Теперь он замышлял что-то новое, хотел припомнить какой-то незнакомый мне прием. Я сказал:
– Если вы прыгнете, то нож войдет вам в брюхо.
Он усмехнулся:
– Ты не терял время на «Орионе». Но что же мы будем делать? Вот так стоять по целому дню?
– Как хотите. Но если вы нападете, то пощады не будет. Это знайте!
– Хорошо, мой благородный друг. Я учту это.- Он поднял пистолет и сунул в задний карман шорт.-Все- таки надо бы позавтракать. У меня закружилась голова с голоду. Как насчет орехов? Давай устроим пиршество по случаю перемирия!
– Пируйте один.- Я подошел к палатке и сорвал ее с кольев, взял и «одеяло».
– Ты уходишь? – спросил он, и желваки заходили на его скулах.- Чем тебе не нравится это прелестное место?
– Тем, что вы здесь.
– Окончательный разрыв?
– Да! И попробуйте только сунуться на мою сторону!
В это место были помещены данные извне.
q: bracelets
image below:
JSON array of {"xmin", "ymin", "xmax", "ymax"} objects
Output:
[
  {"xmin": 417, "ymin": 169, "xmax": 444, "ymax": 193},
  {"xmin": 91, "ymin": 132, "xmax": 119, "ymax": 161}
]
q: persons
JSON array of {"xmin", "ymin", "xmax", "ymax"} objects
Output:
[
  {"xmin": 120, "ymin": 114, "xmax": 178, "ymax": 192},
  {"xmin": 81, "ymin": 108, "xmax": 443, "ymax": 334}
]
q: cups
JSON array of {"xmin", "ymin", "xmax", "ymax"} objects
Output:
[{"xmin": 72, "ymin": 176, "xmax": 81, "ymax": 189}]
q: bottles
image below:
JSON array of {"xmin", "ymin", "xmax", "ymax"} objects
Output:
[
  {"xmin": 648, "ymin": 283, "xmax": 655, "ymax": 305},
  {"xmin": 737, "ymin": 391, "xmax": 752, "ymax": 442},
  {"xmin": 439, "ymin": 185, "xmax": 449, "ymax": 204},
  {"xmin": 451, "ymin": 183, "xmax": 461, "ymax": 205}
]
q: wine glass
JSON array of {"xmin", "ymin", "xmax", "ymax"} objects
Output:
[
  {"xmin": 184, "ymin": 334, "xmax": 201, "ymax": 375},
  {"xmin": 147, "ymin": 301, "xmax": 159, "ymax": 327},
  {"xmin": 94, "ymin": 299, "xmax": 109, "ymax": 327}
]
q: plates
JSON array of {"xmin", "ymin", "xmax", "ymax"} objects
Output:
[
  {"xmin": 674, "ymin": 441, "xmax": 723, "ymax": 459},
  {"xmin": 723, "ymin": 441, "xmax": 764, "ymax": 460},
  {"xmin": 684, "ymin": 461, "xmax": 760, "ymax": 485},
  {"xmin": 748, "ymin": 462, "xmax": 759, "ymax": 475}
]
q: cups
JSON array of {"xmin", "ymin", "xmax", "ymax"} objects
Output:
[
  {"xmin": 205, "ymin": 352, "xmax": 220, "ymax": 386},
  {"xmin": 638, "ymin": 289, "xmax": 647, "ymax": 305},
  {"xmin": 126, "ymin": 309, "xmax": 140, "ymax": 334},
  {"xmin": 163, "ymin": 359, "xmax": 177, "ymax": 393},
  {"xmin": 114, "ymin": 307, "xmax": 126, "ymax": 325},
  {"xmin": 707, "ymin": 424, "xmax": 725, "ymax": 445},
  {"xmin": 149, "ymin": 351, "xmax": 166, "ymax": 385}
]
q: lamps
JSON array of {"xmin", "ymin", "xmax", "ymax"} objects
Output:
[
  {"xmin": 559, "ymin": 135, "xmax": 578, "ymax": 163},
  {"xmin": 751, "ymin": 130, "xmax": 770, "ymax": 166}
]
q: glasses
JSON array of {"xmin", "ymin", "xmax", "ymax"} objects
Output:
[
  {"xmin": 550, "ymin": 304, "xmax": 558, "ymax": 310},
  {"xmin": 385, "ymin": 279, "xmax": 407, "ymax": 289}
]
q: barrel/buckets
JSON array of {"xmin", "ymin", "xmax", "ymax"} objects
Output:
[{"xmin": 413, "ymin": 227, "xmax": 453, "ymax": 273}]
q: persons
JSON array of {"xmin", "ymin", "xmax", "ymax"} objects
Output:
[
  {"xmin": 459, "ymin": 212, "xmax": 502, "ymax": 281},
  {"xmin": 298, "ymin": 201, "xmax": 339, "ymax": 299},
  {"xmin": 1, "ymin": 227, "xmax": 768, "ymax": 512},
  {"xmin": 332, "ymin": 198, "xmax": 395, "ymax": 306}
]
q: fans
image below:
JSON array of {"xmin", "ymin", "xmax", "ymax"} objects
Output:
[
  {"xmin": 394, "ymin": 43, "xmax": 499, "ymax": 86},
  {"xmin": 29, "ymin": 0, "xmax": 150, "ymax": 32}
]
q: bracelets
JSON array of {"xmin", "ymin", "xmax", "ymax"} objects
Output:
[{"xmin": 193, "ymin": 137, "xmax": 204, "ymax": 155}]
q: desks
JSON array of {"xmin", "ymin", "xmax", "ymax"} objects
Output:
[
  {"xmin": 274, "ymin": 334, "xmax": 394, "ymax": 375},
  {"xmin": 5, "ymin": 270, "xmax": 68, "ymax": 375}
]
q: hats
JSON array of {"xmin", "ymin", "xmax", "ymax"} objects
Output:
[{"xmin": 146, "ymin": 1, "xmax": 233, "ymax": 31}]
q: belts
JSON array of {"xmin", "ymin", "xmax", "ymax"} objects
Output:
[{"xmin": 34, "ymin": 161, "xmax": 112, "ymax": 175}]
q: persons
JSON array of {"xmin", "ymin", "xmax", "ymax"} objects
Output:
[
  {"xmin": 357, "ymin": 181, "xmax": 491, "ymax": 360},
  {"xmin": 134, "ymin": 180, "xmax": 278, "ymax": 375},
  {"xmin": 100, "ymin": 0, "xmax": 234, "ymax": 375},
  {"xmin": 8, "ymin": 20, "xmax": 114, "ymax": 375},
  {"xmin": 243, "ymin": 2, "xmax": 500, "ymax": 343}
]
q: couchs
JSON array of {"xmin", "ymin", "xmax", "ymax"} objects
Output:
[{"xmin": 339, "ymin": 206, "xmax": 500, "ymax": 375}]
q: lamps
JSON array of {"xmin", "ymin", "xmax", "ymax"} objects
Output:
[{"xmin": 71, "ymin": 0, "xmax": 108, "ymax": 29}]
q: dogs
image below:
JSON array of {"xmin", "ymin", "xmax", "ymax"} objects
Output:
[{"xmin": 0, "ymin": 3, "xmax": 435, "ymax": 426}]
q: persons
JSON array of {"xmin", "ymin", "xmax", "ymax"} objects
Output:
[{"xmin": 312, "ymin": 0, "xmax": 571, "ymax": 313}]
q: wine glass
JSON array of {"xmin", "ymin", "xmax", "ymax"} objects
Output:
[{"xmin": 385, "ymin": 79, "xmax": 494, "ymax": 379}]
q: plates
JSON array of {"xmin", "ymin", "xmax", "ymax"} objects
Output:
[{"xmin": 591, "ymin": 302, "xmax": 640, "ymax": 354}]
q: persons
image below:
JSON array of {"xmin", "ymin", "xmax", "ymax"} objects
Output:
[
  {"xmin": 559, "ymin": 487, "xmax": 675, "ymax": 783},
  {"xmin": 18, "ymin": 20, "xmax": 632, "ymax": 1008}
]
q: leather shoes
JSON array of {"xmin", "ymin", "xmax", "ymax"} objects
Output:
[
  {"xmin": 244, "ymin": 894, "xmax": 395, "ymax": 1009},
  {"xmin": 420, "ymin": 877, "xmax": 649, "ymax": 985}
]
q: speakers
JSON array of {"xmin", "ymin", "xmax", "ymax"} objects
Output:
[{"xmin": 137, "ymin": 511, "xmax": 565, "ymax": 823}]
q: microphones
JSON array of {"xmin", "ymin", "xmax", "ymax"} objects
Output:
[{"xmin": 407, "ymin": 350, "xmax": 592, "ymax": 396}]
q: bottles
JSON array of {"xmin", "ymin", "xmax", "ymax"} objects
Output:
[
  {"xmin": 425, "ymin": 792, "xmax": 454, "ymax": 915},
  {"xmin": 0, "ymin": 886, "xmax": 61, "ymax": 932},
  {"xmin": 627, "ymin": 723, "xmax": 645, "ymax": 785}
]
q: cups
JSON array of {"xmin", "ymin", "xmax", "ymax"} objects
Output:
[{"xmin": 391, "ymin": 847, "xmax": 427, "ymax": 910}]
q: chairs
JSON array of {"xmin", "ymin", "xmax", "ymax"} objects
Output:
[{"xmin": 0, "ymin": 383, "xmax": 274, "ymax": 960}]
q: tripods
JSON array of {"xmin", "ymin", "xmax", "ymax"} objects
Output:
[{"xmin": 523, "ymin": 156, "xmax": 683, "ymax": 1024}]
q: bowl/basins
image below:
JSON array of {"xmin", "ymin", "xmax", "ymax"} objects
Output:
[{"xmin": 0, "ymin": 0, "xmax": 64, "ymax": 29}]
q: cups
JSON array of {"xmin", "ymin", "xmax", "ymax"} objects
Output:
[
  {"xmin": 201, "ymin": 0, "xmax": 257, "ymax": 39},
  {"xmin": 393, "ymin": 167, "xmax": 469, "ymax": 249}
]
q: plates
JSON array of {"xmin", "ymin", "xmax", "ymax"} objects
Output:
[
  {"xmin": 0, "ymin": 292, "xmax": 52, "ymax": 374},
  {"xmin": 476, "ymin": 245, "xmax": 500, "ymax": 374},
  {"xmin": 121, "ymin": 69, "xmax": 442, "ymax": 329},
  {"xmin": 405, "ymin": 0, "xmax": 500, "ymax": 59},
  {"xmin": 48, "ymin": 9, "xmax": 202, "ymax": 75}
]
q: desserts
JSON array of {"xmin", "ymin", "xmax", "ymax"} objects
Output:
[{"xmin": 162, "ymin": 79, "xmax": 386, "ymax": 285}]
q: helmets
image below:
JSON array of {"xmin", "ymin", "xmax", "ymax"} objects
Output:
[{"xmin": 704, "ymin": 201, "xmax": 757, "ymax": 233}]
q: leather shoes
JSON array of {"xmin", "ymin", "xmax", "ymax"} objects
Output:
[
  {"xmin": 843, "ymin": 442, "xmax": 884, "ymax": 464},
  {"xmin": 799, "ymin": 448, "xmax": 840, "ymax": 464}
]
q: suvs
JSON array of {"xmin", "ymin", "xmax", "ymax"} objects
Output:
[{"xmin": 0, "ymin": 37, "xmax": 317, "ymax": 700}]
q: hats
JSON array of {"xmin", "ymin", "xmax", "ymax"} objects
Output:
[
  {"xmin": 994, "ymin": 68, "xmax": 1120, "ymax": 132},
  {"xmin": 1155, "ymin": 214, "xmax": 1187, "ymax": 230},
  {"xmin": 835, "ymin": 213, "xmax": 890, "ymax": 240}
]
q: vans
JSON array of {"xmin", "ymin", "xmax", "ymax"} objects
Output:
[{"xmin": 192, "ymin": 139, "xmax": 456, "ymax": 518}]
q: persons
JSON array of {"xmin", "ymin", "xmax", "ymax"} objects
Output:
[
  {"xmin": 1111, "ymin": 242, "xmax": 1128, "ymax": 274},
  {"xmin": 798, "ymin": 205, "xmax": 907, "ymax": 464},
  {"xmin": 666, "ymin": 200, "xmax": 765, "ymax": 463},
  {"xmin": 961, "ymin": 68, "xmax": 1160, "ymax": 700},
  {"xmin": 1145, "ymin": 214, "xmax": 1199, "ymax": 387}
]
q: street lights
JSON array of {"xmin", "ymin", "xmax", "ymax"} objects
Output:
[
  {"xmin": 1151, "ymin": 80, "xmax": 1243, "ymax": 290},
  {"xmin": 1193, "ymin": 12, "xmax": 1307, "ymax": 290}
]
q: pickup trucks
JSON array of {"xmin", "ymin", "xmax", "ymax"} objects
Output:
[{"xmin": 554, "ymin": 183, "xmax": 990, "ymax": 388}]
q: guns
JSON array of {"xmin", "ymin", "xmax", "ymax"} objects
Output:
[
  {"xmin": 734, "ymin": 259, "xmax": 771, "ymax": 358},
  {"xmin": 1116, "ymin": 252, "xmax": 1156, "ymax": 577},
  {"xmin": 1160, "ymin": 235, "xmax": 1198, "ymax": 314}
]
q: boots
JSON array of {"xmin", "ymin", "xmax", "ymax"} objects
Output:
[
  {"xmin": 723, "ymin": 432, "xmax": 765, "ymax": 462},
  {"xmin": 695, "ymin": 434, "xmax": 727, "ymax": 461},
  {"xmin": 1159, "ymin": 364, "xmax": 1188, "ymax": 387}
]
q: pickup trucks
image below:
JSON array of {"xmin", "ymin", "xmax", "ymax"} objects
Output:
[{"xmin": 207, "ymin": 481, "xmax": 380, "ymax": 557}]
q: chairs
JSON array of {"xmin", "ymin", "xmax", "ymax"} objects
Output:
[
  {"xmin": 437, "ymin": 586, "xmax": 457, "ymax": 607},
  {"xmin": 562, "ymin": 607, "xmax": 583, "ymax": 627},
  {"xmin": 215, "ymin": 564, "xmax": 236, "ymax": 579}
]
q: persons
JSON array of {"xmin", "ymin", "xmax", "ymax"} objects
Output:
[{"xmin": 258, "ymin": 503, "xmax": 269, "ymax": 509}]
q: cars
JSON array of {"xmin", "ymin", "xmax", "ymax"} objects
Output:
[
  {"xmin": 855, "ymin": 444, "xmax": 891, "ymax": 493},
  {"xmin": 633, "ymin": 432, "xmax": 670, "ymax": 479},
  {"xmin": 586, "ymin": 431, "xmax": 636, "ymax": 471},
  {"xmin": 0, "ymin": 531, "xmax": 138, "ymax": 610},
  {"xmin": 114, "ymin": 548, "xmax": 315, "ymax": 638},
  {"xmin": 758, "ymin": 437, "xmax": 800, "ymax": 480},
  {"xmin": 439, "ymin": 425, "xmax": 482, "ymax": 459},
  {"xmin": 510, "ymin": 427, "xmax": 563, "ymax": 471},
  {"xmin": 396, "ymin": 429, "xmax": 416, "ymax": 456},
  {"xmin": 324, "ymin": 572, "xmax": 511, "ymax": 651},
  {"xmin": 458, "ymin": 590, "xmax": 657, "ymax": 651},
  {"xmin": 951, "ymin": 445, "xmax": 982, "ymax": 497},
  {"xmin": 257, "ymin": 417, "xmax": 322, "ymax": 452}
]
– Так, так…- Он стал ругаться, угрожать.
Посматривая на него, я сворачивал парусину.
Ласковый Питер передохнул, помолчал и сказал с возмущением:
– Но мне будет холодно ночью! Вдруг пойдет дождь.
– Не мое дело,- сказал я и швырнул ему «одеяло».
Удалялся я от него, переполненный гордостью и радостью победы. Как бы я хотел, чтобы дядюшка Ван Дейк видел наш поединок!
Под чужими звездами
Как хорошо мне было шагать по берегу океана, держа в одной руке палатку, в другой бамбуковый шест, найденный мною для остроги. Возле воды песок был влажный, утрамбованный волнами, и кусочки коралла и острые обломки раковин не резали подошвы моих босых ног.
Солнце давно перевалило через атолл и готовилось опуститься в синюю воду. Я спешил уйти подальше от своего первого лагеря и выбрать место для ночлега. Мне очень хотелось есть, надо было сорвать пару кокосовых орехов до того, как солнечный диск коснется воды. В тропиках почти не бывает сумерек. Скроется солнце, запылает небо алыми и золотыми красками. Небесный пожар быстро гаснет, воздух сереет, будто все предметы заволакивает дымкой, зажигаются звезды, и внезапно наступает черная тропическая ночь.
Чтобы как-то излить радость победы, все еще бурлившую во мне, я стал насвистывать залихватский мотив песенки, которую в веселые минуты распевал Чарльз, аккомпанируя себе на банджо. Песня была про жестокого капитана, с которым расправились моряки. Все, что в ней говорилось, как нельзя лучше отвечало моему настроению, и я запел:
Перед самым моим носом просвистел орех и шлепнулся о песок. Я отскочил и поднял голову. Из кроны пальмы вылетел второй орех и упал рядом. Орехи были на подбор, большие, спелые. Кто же их срезал? Именно срезал! Я видел, что срез на толстой плодоножке был косой и гладкий.
Опять сердце у меня застучало тревожно и радостно: «Неужели еще кто-то спасся?»
Я стал кричать какую-то мешанину из слов на разных языках, все, что застряло у меня в голове при общении с китайцами, индонезийцами, малайцами, полинезийцами, неграми, французами и англичанами.